» Task statement:
Of all the lines below, output only those starting at the one with "WGD-positive karyotypes show" and ending at the one with "Researchers conducted Analysis", both ends included, exactly as written.

Collected data entries

== == ==

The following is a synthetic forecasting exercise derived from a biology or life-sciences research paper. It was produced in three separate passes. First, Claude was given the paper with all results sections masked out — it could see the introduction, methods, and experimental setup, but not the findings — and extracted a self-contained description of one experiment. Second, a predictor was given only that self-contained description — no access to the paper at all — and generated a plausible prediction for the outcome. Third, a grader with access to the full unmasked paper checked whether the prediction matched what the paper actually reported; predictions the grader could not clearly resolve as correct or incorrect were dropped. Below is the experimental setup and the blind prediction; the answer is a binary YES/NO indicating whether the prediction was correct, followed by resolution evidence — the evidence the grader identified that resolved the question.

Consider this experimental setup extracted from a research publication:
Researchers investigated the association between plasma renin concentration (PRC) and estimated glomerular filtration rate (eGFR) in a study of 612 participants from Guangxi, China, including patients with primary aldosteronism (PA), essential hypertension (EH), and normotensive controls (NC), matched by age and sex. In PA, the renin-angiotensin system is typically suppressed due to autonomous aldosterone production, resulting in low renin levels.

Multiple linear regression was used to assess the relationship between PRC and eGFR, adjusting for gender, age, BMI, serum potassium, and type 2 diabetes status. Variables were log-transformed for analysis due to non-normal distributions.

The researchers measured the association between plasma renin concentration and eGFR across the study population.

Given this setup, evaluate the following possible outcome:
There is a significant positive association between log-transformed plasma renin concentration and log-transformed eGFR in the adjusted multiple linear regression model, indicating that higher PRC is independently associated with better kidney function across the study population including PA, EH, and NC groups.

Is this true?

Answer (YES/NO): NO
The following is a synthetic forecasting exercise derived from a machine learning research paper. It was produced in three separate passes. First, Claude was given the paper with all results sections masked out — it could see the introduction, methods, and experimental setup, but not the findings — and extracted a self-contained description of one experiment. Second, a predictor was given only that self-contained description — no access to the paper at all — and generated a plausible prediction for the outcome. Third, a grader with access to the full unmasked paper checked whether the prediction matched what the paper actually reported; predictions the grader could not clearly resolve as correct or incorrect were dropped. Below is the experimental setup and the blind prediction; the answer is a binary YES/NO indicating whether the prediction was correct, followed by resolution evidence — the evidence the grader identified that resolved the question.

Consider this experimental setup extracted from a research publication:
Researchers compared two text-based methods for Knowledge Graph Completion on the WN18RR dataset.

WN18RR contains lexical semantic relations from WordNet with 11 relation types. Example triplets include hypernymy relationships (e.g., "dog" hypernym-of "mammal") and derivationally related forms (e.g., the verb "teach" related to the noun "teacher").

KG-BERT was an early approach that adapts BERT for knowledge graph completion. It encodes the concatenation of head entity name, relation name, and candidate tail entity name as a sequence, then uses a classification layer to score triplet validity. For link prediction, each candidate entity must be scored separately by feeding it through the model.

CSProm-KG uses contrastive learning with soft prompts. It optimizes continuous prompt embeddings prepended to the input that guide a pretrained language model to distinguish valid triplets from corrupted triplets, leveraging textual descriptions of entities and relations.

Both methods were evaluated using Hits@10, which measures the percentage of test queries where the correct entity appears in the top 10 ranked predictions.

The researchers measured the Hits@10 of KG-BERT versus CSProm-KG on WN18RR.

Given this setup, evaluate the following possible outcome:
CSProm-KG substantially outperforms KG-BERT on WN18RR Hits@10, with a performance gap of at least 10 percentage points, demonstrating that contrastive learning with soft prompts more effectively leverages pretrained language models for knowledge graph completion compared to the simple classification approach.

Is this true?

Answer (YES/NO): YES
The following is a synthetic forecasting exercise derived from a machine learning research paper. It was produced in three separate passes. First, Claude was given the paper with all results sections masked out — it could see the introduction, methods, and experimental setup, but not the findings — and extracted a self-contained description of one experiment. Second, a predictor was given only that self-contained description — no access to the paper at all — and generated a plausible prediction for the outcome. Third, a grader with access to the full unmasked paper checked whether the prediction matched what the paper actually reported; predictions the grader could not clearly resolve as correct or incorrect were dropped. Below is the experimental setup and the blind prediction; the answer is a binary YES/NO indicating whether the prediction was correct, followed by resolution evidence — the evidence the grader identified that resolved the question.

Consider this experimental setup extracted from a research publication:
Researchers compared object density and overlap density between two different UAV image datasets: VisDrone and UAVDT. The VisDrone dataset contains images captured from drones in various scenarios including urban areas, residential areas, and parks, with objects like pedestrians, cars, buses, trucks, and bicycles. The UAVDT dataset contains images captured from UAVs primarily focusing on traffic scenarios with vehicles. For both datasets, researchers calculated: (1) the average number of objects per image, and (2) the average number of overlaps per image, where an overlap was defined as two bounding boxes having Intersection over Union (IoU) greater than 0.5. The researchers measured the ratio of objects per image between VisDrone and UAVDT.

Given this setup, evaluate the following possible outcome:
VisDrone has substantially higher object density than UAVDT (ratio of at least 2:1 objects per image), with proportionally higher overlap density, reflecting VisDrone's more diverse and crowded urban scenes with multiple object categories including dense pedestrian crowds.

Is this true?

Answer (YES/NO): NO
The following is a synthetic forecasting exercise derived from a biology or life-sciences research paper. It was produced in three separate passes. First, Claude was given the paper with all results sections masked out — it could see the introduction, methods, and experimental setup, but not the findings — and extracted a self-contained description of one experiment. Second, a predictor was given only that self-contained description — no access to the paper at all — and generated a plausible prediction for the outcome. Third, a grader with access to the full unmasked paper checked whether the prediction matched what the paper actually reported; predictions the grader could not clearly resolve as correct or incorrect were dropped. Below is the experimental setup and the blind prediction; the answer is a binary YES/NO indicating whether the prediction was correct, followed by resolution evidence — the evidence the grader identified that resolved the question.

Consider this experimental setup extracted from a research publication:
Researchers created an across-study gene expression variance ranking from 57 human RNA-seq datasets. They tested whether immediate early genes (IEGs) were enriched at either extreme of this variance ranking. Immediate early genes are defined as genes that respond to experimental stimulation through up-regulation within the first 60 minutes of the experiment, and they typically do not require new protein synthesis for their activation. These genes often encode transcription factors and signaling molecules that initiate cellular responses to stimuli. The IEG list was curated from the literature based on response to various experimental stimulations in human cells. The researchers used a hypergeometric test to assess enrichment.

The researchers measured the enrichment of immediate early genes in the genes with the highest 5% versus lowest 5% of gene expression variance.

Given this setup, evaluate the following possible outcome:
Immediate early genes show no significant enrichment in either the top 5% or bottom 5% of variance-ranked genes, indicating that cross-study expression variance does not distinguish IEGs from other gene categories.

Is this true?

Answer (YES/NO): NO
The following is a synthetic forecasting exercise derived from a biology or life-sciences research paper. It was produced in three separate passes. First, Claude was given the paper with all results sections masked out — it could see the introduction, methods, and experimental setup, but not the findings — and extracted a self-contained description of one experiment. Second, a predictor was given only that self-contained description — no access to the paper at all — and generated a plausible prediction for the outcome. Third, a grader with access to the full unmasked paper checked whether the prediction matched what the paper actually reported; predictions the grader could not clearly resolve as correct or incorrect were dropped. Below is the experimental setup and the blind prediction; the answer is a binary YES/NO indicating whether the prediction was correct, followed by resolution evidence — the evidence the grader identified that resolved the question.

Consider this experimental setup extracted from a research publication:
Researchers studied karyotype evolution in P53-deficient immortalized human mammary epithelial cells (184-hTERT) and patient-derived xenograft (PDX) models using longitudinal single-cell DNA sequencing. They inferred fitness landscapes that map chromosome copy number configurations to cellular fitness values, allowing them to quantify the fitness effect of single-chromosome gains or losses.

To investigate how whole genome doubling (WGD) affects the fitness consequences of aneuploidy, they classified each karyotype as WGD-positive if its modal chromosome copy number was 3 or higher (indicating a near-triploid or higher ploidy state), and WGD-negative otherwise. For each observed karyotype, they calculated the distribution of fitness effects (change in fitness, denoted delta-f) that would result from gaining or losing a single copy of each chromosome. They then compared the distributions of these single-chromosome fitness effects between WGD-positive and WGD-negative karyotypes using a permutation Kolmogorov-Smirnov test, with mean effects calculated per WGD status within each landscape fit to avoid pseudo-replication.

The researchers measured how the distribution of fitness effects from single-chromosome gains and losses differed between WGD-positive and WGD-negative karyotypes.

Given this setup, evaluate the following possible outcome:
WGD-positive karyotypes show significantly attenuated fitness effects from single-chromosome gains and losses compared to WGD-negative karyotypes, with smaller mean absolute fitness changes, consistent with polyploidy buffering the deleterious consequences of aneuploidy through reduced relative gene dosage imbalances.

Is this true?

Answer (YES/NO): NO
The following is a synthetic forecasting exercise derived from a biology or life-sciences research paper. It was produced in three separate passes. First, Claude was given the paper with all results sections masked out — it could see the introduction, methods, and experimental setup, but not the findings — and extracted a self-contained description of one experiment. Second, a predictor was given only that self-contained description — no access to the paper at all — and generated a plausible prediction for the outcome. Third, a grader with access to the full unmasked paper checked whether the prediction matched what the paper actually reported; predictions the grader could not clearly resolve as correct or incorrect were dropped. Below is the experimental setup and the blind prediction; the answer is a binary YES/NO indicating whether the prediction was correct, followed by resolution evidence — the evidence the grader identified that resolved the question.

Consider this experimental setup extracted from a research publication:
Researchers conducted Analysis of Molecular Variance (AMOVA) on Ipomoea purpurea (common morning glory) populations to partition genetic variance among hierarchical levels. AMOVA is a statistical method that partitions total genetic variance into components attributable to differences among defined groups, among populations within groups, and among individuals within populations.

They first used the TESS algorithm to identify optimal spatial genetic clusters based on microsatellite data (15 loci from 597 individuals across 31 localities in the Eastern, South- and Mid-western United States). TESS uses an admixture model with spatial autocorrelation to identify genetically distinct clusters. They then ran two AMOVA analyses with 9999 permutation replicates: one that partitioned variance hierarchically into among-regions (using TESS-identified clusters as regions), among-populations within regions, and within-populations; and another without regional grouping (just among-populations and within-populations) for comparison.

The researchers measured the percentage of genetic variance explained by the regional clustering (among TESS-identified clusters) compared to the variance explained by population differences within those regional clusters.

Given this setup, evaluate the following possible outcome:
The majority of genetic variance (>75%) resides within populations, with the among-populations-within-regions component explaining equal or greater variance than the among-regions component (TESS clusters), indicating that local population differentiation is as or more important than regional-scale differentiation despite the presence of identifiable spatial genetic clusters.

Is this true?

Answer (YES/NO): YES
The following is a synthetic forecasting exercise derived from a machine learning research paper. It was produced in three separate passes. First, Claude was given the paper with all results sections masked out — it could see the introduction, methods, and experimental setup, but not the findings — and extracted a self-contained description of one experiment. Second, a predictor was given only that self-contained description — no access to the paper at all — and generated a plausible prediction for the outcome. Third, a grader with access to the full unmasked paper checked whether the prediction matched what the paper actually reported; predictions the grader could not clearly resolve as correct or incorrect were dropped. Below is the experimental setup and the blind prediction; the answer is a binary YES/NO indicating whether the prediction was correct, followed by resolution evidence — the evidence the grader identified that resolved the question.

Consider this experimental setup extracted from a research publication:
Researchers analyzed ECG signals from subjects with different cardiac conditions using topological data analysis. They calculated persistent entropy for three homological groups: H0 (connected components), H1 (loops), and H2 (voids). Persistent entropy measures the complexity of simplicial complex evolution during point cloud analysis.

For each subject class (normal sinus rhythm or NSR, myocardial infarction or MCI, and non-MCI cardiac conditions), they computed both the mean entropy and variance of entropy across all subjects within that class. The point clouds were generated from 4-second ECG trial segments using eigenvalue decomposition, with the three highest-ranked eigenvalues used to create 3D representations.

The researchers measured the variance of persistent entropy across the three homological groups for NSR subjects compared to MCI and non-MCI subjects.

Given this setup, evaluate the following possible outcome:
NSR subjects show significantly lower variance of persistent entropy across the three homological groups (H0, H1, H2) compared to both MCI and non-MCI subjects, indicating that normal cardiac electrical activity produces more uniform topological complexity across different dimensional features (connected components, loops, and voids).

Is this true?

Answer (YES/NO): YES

== == ==

» Answer below:
WGD-positive karyotypes show significantly attenuated fitness effects from single-chromosome gains and losses compared to WGD-negative karyotypes, with smaller mean absolute fitness changes, consistent with polyploidy buffering the deleterious consequences of aneuploidy through reduced relative gene dosage imbalances.

Is this true?

Answer (YES/NO): NO
The following is a synthetic forecasting exercise derived from a biology or life-sciences research paper. It was produced in three separate passes. First, Claude was given the paper with all results sections masked out — it could see the introduction, methods, and experimental setup, but not the findings — and extracted a self-contained description of one experiment. Second, a predictor was given only that self-contained description — no access to the paper at all — and generated a plausible prediction for the outcome. Third, a grader with access to the full unmasked paper checked whether the prediction matched what the paper actually reported; predictions the grader could not clearly resolve as correct or incorrect were dropped. Below is the experimental setup and the blind prediction; the answer is a binary YES/NO indicating whether the prediction was correct, followed by resolution evidence — the evidence the grader identified that resolved the question.

Consider this experimental setup extracted from a research publication:
Researchers conducted Analysis of Molecular Variance (AMOVA) on Ipomoea purpurea (common morning glory) populations to partition genetic variance among hierarchical levels. AMOVA is a statistical method that partitions total genetic variance into components attributable to differences among defined groups, among populations within groups, and among individuals within populations.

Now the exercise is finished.